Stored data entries
┌────────

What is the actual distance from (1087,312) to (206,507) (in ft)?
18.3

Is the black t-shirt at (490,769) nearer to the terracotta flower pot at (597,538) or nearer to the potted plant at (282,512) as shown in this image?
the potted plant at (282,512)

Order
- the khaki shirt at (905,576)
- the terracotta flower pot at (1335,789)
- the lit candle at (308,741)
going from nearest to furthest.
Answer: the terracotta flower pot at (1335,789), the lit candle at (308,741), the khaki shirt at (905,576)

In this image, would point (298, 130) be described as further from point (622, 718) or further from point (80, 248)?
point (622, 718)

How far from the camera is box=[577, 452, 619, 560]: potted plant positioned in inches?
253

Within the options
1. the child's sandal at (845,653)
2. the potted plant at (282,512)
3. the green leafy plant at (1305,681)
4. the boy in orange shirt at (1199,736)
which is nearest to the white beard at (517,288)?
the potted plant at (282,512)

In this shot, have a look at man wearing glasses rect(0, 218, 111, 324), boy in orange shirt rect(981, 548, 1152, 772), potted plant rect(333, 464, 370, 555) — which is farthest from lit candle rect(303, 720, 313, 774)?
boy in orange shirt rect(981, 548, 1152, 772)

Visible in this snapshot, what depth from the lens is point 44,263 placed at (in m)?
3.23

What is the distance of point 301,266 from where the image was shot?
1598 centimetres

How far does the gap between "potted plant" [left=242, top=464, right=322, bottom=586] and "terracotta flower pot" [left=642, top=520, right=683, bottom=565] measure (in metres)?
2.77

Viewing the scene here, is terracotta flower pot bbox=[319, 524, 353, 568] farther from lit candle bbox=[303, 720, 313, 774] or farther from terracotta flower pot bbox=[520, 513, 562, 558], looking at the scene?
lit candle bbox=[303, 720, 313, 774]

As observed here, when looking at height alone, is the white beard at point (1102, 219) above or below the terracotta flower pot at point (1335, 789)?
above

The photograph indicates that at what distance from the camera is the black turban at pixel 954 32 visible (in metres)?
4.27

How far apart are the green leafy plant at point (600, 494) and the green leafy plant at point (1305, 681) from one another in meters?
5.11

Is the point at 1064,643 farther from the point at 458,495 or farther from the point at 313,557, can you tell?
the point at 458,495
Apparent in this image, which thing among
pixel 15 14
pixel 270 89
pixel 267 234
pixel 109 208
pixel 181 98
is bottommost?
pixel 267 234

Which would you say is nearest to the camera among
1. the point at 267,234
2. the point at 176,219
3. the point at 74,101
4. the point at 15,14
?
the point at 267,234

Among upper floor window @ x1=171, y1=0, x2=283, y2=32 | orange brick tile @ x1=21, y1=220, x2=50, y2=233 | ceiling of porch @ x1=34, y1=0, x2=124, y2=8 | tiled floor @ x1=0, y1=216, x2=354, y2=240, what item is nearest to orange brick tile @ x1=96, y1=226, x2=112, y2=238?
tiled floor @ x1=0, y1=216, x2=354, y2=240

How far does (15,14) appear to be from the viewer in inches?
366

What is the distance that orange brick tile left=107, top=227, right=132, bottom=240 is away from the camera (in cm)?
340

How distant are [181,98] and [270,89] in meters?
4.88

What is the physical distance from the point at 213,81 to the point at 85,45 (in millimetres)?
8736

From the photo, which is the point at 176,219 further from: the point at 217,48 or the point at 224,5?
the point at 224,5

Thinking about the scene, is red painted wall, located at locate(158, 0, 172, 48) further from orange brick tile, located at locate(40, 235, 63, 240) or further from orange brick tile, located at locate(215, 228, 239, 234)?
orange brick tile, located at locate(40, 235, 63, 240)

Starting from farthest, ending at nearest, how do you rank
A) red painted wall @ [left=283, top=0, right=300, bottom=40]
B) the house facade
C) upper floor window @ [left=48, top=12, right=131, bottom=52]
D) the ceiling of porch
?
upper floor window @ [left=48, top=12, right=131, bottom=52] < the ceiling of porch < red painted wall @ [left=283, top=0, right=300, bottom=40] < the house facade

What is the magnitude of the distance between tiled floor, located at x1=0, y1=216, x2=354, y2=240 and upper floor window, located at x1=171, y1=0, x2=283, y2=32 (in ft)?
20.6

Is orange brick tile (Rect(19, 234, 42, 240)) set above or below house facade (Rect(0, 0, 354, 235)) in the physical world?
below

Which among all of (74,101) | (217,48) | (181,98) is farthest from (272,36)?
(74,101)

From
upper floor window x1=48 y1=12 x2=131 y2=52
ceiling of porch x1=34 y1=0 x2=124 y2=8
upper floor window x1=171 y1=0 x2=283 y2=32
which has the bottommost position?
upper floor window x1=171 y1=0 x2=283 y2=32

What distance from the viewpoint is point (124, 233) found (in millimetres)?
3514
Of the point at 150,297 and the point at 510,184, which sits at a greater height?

└────────

Rewrite the rows starting at the line containing "What distance from the viewpoint" and ending at the last line of the rows, with their requests, adding -9 to each distance value in the answers.

What distance from the viewpoint is point (124, 233) found (in millimetres)?
3505
Of the point at 150,297 and the point at 510,184, which sits at a greater height?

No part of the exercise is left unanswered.